## Brief 1
Reproduce the passage on weighing whether to have a second baby, word for word.

If you’re like most new mothers (except for freakishly fit Heidi Klum, who seems unfairly untouched by this dilemma), around your little bundle’s first birthday you’ll start considering the following predicament: Do I (1) get really serious about fitting into my pre-pregnancy jeans now or (2) screw the waistline because I’m going to try to get pregnant again anyway?
Though the decision to expand the family further is more complicated than this, it’s often around the time when Baby No. 1 becomes more mobile and independent that your mind turns to the possibility of another tot.
If the next baby is on your brain, here are important factors to deliberate beyond whether your maternity underwear continues to get prime drawer space.
Sure, you can leverage your investment in baby accoutrements from round one (especially if you were smart enough to go gender-neutral with all the gear), and now that you’re a savvy, scrappy mom, you know all about scoring stuff at consignment sales and finding online coupons for essentials. But beware that there are only so many economies of scale with siblings.

## Brief 2
List every line in the rows below that contains the string "chairs". Matching is case-sensitive.

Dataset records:
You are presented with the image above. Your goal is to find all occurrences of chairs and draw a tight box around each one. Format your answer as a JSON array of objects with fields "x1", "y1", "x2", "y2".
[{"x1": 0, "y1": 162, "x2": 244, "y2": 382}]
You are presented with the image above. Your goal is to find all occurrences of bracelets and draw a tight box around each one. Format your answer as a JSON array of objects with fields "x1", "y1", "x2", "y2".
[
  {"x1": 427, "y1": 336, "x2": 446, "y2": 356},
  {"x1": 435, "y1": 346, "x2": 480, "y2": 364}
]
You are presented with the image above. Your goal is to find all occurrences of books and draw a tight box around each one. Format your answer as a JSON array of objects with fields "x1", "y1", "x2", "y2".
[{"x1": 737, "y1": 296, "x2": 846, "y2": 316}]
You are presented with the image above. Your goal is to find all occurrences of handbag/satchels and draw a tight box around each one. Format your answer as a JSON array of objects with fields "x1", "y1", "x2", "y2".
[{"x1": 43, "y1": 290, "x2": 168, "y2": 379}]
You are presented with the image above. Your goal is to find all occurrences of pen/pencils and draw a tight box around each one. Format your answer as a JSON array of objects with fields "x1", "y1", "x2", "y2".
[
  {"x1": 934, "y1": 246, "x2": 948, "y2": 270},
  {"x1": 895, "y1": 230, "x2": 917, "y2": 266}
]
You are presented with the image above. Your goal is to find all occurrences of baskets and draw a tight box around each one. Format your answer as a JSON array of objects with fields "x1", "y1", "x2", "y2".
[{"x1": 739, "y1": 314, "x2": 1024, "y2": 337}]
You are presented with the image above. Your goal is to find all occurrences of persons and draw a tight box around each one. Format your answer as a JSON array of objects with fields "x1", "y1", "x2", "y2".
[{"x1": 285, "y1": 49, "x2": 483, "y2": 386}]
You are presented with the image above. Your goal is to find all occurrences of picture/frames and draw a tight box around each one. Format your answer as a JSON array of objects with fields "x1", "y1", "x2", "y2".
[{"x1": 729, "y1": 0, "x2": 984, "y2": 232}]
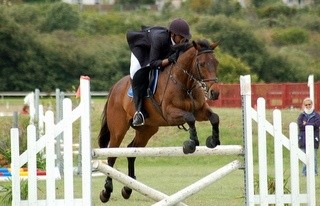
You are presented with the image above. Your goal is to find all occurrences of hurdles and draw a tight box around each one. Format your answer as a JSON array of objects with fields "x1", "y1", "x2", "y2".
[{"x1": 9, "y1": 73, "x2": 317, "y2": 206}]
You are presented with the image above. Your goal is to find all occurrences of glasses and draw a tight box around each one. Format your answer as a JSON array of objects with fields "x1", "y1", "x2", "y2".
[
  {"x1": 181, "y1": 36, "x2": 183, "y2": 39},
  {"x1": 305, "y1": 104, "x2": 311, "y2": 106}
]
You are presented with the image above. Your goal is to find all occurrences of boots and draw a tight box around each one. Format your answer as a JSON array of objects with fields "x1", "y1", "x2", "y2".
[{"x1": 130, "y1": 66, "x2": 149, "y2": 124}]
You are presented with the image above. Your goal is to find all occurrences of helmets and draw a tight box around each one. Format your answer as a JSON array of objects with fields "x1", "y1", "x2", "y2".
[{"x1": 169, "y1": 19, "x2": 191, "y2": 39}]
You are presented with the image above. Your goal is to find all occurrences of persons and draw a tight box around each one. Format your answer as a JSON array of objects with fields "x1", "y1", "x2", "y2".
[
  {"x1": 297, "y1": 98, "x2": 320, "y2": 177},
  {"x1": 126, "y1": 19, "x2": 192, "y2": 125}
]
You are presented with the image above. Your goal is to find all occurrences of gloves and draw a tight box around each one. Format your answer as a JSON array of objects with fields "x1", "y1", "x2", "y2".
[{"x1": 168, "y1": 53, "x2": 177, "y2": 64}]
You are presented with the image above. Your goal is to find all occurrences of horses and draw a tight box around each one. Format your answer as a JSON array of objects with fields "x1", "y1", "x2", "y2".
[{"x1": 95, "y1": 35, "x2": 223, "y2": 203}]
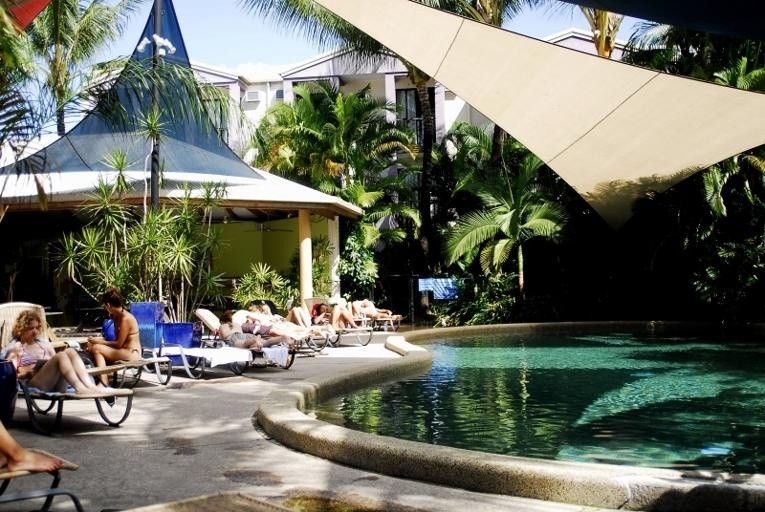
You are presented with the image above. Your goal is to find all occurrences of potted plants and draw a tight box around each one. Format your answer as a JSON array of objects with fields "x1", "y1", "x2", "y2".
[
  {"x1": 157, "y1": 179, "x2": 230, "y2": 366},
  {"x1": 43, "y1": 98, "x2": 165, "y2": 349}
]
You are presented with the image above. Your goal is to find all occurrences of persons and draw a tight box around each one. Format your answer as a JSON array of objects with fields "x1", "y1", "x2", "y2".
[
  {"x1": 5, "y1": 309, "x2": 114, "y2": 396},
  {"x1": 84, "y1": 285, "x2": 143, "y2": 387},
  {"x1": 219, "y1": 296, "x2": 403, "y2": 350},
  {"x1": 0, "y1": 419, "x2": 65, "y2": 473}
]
...
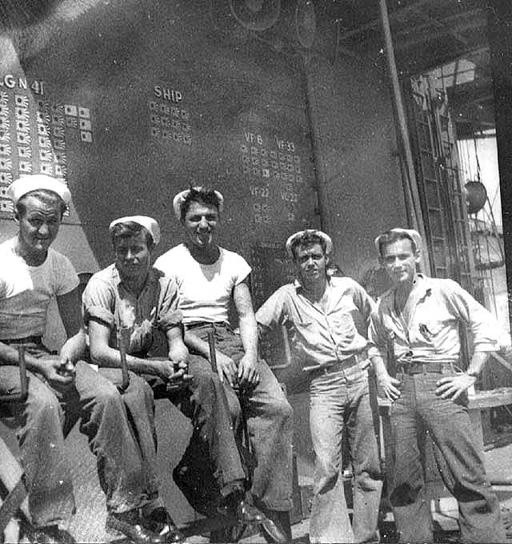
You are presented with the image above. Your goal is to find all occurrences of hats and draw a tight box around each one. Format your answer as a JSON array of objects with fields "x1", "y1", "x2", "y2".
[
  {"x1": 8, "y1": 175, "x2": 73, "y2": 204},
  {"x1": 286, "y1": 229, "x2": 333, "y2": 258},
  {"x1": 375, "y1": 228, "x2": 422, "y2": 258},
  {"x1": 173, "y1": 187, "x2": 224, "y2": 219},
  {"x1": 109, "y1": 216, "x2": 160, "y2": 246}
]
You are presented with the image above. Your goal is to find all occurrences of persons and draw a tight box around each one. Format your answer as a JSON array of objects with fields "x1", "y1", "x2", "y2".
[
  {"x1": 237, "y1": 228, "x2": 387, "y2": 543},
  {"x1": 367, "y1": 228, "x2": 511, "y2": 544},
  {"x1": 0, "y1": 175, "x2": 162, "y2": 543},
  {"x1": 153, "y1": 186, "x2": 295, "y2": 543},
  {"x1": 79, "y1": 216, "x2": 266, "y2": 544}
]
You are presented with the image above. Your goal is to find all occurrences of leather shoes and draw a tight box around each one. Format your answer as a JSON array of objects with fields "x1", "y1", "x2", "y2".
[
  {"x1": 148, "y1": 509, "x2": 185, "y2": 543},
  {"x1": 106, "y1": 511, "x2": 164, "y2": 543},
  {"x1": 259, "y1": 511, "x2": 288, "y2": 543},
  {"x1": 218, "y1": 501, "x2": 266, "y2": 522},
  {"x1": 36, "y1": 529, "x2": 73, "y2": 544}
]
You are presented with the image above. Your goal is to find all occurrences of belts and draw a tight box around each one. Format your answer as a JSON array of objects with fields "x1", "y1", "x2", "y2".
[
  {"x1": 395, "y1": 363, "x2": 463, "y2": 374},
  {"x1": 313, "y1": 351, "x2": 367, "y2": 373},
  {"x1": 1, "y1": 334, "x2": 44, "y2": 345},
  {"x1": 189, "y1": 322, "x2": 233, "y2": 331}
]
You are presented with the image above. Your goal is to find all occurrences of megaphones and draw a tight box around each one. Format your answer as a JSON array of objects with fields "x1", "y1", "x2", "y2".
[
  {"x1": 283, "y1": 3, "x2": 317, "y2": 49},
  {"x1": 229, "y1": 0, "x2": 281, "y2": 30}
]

## Final result 1
If you’re like most new mothers (except for freakishly fit Heidi Klum, who seems unfairly untouched by this dilemma), around your little bundle’s first birthday you’ll start considering the following predicament: Do I (1) get really serious about fitting into my pre-pregnancy jeans now or (2) screw the waistline because I’m going to try to get pregnant again anyway?
Though the decision to expand the family further is more complicated than this, it’s often around the time when Baby No. 1 becomes more mobile and independent that your mind turns to the possibility of another tot.
If the next baby is on your brain, here are important factors to deliberate beyond whether your maternity underwear continues to get prime drawer space.
Sure, you can leverage your investment in baby accoutrements from round one (especially if you were smart enough to go gender-neutral with all the gear), and now that you’re a savvy, scrappy mom, you know all about scoring stuff at consignment sales and finding online coupons for essentials. But beware that there are only so many economies of scale with siblings.

## Final result 2
You are presented with the image above. Your goal is to find all occurrences of chairs and draw a tight box around each one. Format your answer as a JSON array of objects with fields "x1", "y1", "x2", "y2".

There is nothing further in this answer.